_Passage shown_:
* * *

Abstract

Integral equation formulations are a competitive strategy in computational electromagnetics but, lamentably, are often plagued by ill-conditioning and by related numerical instabilities that can jeopardize their effectiveness in several real case scenarios. Luckily, however, it is possible to leverage effective preconditioning and regularization strategies that can cure a large majority of these problems. Not surprisingly, integral equation preconditioning is currently a quite active field of research. To give the reader a propositive overview of the state of the art, this paper will review and discuss the main advancements in the field of integral equation preconditioning in electromagnetics summarizing strengths and weaknesses of each technique. The contribution will guide the reader through the choices of the right preconditioner for a given application scenario. This will be complemented by new analyses and discussions which will provide a further and more intuitive understanding of the ill-conditioning of the electric field (EFIE), magnetic field (MFIE), and combined field integral equation (CFIE) and of the associated remedies.

* * *

_Excerpted records_:
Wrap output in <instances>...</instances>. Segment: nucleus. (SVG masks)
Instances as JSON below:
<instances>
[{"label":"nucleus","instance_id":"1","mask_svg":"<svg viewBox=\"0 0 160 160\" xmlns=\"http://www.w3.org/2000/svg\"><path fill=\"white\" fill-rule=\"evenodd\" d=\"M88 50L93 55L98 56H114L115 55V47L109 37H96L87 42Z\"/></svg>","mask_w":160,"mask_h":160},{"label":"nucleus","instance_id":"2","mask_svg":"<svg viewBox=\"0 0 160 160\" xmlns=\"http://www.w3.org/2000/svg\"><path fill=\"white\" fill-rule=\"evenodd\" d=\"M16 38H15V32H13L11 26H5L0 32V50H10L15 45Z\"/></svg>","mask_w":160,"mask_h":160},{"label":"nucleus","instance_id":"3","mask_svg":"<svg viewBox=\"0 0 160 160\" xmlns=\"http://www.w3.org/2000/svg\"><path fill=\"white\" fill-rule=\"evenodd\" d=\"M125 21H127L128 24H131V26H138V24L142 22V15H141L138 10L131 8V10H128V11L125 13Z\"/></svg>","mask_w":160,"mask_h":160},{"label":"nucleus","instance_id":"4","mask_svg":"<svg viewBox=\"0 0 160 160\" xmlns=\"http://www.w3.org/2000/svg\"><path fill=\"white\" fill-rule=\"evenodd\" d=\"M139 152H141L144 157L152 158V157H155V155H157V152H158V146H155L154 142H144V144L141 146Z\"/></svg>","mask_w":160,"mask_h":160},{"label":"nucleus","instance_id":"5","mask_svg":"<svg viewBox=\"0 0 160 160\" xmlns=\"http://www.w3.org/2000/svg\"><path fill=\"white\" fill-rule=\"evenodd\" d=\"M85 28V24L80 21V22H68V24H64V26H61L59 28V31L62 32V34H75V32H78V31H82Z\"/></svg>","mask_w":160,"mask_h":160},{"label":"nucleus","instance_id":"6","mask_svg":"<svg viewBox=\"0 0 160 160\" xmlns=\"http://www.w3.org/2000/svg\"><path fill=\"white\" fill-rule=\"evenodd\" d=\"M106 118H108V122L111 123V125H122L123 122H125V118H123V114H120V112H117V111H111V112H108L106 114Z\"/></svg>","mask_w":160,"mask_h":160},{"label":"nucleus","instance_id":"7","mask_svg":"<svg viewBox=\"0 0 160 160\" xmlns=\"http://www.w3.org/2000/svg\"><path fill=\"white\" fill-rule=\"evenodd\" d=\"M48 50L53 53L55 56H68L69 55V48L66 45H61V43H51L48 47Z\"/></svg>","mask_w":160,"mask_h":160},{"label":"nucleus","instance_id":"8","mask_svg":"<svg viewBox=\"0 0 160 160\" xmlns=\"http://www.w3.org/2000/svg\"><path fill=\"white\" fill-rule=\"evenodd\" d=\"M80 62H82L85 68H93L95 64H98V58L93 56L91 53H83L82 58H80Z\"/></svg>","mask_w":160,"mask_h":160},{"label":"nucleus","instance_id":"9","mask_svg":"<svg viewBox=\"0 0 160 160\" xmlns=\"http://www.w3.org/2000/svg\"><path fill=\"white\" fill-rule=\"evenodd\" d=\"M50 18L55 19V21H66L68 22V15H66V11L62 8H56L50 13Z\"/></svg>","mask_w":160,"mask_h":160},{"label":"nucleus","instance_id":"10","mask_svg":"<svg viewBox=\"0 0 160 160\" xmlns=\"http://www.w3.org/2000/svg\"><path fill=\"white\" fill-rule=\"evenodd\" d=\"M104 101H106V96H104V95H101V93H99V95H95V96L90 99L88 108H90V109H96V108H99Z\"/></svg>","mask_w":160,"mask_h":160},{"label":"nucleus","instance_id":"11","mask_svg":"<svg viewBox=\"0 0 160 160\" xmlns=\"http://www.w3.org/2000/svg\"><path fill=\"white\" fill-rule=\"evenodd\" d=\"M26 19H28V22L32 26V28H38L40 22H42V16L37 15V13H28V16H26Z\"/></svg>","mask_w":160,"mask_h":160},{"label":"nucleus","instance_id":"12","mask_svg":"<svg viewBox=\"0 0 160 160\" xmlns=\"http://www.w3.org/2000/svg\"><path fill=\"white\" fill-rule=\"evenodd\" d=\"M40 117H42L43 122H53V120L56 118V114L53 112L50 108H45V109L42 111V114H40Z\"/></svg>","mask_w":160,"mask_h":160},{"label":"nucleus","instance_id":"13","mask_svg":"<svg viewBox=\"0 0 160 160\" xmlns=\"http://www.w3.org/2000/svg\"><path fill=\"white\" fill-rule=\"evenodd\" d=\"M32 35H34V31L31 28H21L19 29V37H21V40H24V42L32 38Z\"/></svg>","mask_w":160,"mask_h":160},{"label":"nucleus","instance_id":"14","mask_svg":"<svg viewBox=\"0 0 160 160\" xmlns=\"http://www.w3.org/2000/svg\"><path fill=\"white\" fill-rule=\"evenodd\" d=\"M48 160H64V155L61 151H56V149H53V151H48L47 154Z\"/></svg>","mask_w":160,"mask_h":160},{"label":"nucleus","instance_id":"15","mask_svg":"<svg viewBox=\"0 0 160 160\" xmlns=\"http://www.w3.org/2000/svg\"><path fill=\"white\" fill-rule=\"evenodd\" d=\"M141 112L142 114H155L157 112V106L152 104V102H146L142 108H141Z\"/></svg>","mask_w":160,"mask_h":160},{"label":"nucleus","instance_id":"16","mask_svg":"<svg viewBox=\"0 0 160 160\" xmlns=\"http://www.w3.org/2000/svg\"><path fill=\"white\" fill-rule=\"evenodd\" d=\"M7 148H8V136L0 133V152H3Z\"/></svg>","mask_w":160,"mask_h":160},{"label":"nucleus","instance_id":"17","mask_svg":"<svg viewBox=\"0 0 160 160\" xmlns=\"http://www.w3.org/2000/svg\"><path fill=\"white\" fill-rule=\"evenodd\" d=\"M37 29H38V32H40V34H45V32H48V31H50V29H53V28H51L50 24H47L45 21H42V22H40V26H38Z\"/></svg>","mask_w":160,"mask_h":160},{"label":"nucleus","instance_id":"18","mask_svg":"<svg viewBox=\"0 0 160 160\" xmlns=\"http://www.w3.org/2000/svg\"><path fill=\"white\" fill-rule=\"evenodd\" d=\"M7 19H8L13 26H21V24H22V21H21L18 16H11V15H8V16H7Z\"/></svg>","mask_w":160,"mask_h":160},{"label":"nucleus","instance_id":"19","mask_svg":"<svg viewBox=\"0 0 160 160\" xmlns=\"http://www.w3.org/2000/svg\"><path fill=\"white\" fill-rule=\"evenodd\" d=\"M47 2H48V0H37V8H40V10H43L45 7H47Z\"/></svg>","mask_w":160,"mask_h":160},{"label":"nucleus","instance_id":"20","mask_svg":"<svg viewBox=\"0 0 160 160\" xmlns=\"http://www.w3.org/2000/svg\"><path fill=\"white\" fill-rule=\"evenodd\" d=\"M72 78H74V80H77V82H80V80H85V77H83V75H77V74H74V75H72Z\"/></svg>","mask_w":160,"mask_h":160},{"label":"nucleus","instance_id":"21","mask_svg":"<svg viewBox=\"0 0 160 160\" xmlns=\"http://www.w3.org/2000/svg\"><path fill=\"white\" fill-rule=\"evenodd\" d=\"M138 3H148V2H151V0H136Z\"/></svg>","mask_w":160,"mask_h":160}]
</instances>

* * *

_Stated exercise_: Render into French this sentence from the abstract on integral equation preconditioning: "Not surprisingly, integral equation preconditioning is currently a quite active field of research."

_Solution to the problem_: Sans surprise, le préconditionnement des équations intégrales constitue actuellement un domaine de recherche assez actif.